In a landmark move, Mayor Adams also introduced the Division of Inclusive and Accessible Learning (DIAL), led by newly appointed Deputy Chancellor Christina Foti. This division will focus on supporting multilingual learners and students with disabilities, ensuring that every student receives a holistic education that prepares them for successful careers.

“By creating DIAL, we are making a powerful statement that every student’s success is paramount,” said Chancellor Banks. “We are committed to providing the necessary support for all students, regardless of their background or abilities.”

These announcements come on the heels of several educational achievements by the Adams administration, including:

– A 12-point increase in math proficiency rates last year.
– Implementation of NYC Reads, improving literacy with evidence-based curricula.
– Expansion of Gifted and Talented programs, benefiting 16,500 students.
– Major construction projects adding over 26,000 classroom seats.
– Initiatives like FutureReadyNYC, securing job placements for students.
– Enhanced dyslexia support and the establishment of a public school dedicated to students with print-based learning disabilities.

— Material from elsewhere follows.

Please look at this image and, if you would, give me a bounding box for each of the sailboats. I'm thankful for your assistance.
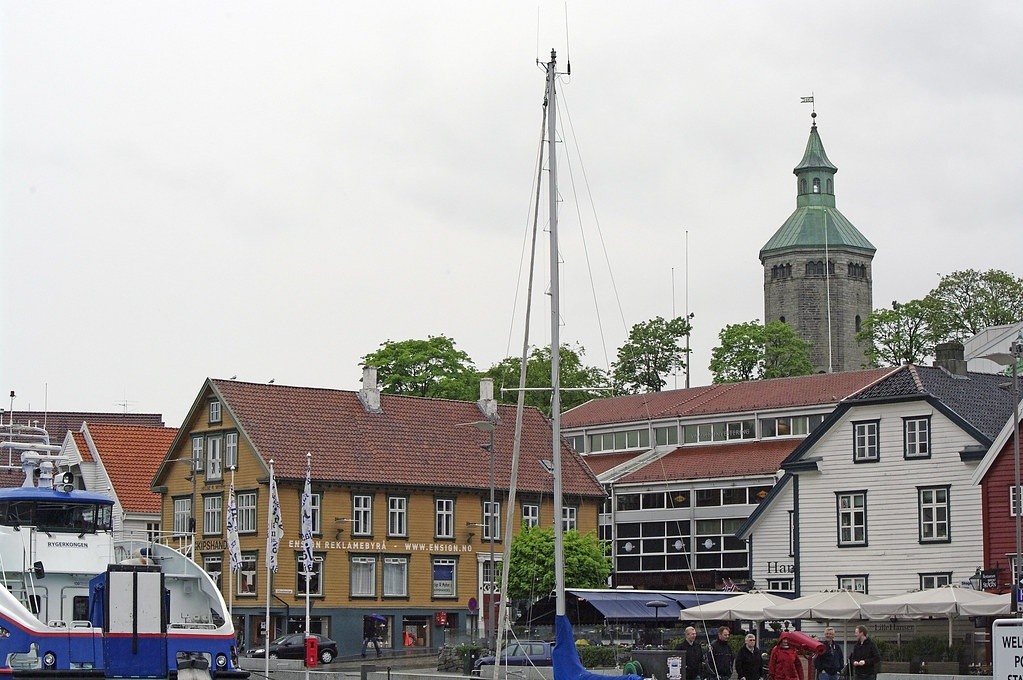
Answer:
[468,34,646,680]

The initiatives have garnered wide support from educators, parents, and advocates. U.S. Representative Adriano Espaillat praised the administration’s commitment to closing the educational gap. Advocates like Paullette Healy and Kim Sweet lauded Deputy Chancellor Foti’s appointment, highlighting her dedication to inclusive education.

“Today’s initiative is a promise to close the educational gap and support all students along their academic journey,” said Representative Espaillat.

Mayor Adams and Chancellor Banks are set on creating a brighter future for New York City’s students through these groundbreaking initiatives. The combined focus on improving math education and providing equitable learning opportunities underscores their commitment to fostering an inclusive and supportive educational environment for all students.

“For students struggling to learn, this marks a significant shift in their academic trajectory and life opportunities,” said Rima Izqueirdo, a Bronx parent leader.

With “NYC Solves” and the Division of Inclusive and Accessible Learning, New York City is poised to lead the nation in innovative, equitable education practices, ensuring every student can achieve their fullest potential.